Understanding how humans process visual information is one of the crucial steps for unraveling the underlying mechanism of brain activity. Recently, this curiosity has motivated the fMRI-to-image reconstruction task; given the fMRI data from visual stimuli, it aims to reconstruct the corresponding visual stimuli. Surprisingly, leveraging powerful generative models such as the Latent Diffusion Model (LDM) has shown promising results in reconstructing complex visual stimuli such as high-resolution natural images from vision datasets. Despite the impressive structural fidelity of these reconstructions, they often lack details of small objects, ambiguous shapes, and semantic nuances. Consequently, the incorporation of additional semantic knowledge, beyond mere visuals, becomes imperative. In light of this, we exploit how modern LDMs effectively incorporate multi-modal guidance (text guidance, visual guidance, and image layout) for structurally and semantically plausible image generations. Specifically, inspired by the two-streams hypothesis suggesting that perceptual and semantic information are processed in different brain regions, our framework, Brain-Streams, maps fMRI signals from these brain regions to appropriate embeddings. That is, by extracting textual guidance from semantic information regions and visual guidance from perceptual information regions, Brain-Streams provides accurate multi-modal guidance to LDMs. We validate the reconstruction ability of Brain-Streams both quantitatively and qualitatively on a real fMRI dataset comprising natural image stimuli and fMRI data.
Paper Structure (9 sections, 4 figures, 3 tables)

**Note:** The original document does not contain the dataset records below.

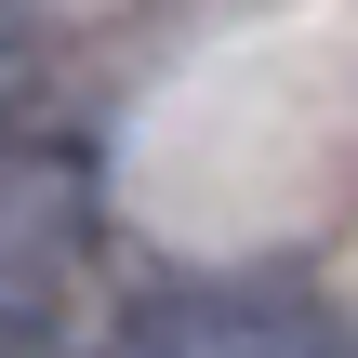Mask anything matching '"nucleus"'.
<instances>
[{
    "instance_id": "obj_1",
    "label": "nucleus",
    "mask_w": 358,
    "mask_h": 358,
    "mask_svg": "<svg viewBox=\"0 0 358 358\" xmlns=\"http://www.w3.org/2000/svg\"><path fill=\"white\" fill-rule=\"evenodd\" d=\"M93 319V159L0 133V358H80Z\"/></svg>"
},
{
    "instance_id": "obj_2",
    "label": "nucleus",
    "mask_w": 358,
    "mask_h": 358,
    "mask_svg": "<svg viewBox=\"0 0 358 358\" xmlns=\"http://www.w3.org/2000/svg\"><path fill=\"white\" fill-rule=\"evenodd\" d=\"M133 358H358V332L292 279H173L133 306Z\"/></svg>"
}]
</instances>
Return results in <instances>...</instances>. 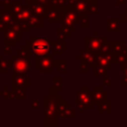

This paper contains 9 sections, 4 figures, 3 tables.

Figures (4)

  • Figure 1: Comparison of results demonstrating the impact of textual guidance on visual stimuli reconstruction. In each triplet, the left column displays the original visual stimuli, while the middle and right columns present the reconstructed images without and with textual guidance, respectively. The predicted caption is generated using fMRI data. Notably, textual guidance enhances the capture of accurate semantic details, such as glasses and the shape of a bird.
  • Figure 2: Illustration of training pipeline. High-level focuses on the mapping between the fMRI data and BERT's latent vectors to make textual guidance. In the mid-level, we map the fMRI data to the distribution of CLIP image embeddings, which will serve as rough semantic visual guidance. For low-level, training progresses by aligning SD's latent vectors with the fMRI data to provide perceptual guidance.
  • Figure 3: Illustration of inference pipeline. In high-level, $h_{pred}$ is predicted from ventral region and decoded with GPT-2. Then Llama-2 refines them to make one cohesive sentence. Image embeddings, serving as visual semantic guidance for VD, are predicted from the nsdgeneral region at the mid-level. At the low-level, $l_{pred}$ predicted from early visual cortex is decoded with SD decoder to generate a image layout. This image layout, along with refined caption and predicted image embedding, is then fed into the VD using an img2img approach to produce the final reconstructed image.
  • Figure 4: Qualitative comparison of reconstructed images with other methods. The first two row are the original visual stimuli and corresponding ground truth captions.